### Given text
◆ ◆ ◆ ◆
# Series 2 RS Turbo



## GrEyHoUnD (Oct 9, 2010)

Hello all,

last weekend i had the pleasure of cleaning a mate of mines RS Turbo. Thought it was worthy of a thread so here goes!

Products used were:

2BM
Dodo Born to be mild
Dodo Yeti wash mitt
Blackmax Pre wax glaze
Autoglym HD Wax
Valet Pro ph neutral snow foam
Bilberry Wheel cleaner
Various brushes
Menzerna Power gloss 
Many MF clothes
Auto Engine and machine cleaner
(thats about it i think!)

Here goes with the pics (he's ok with having his plate on here)

Before




































Washing









































































After 2BM
































































Under the Bonnet Time!




























After the pre-wax treatment














































Wax Time!



















After the first coat of wax




























After the Second coat





































Underneath




























Hello air filter!!










Finished engine bay




























Then Finally, show pictures 
































































The End!!

Sorry for the loads of pics but i couldnt choose which ones to keep so just put them all in!!!

Cheers

Jonny


----------



## alan_mcc (Oct 28, 2008)
◆ ◆ ◆ ◆
### Data excerpt
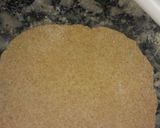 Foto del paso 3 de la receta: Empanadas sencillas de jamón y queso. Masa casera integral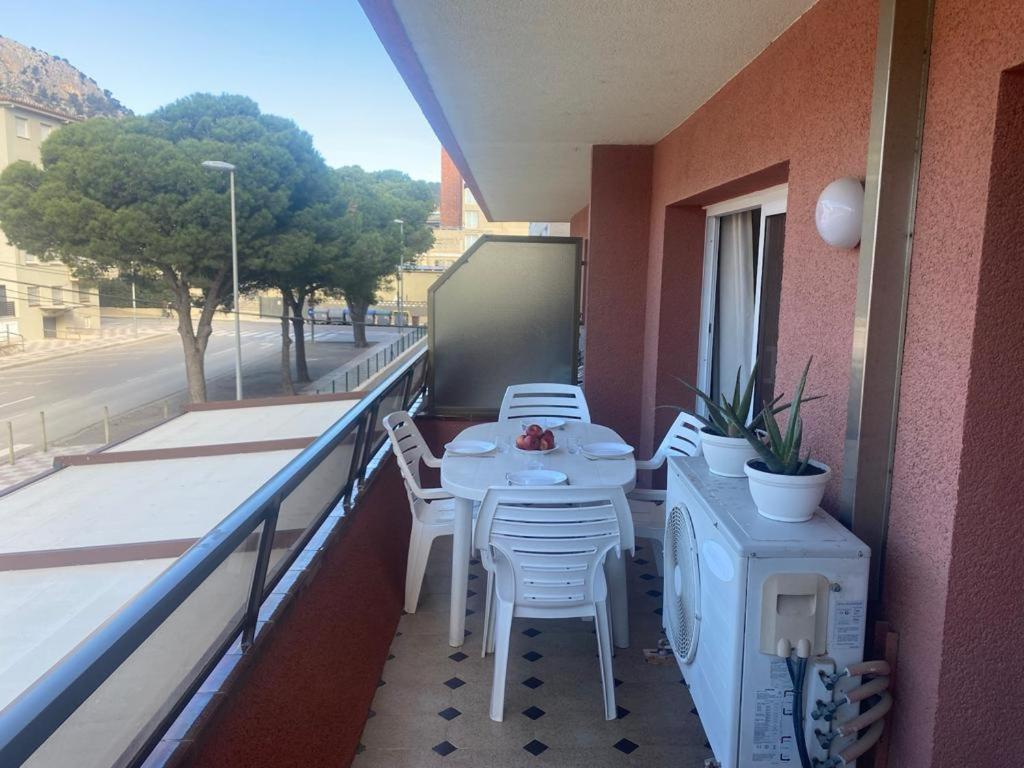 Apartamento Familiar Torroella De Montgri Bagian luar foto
◆ ◆ ◆ ◆
### Exercise tasks
1 - From the RS Turbo thread, set down the passage starting at "## GrEyHoUnD (Oct" and ending at "so here goes!".
2 - In the RS Turbo thread, list every heading that begins with the word "After".
3 - Which snow foam is named among the products used in the RS Turbo thread?

### Solutions by task
1 -
## GrEyHoUnD (Oct 9, 2010)

Hello all,

last weekend i had the pleasure of cleaning a mate of mines RS Turbo. Thought it was worthy of a thread so here goes!

2 -
After 2BM
After the pre-wax treatment
After the first coat of wax
After the Second coat

3 - Valet Pro ph neutral snow foam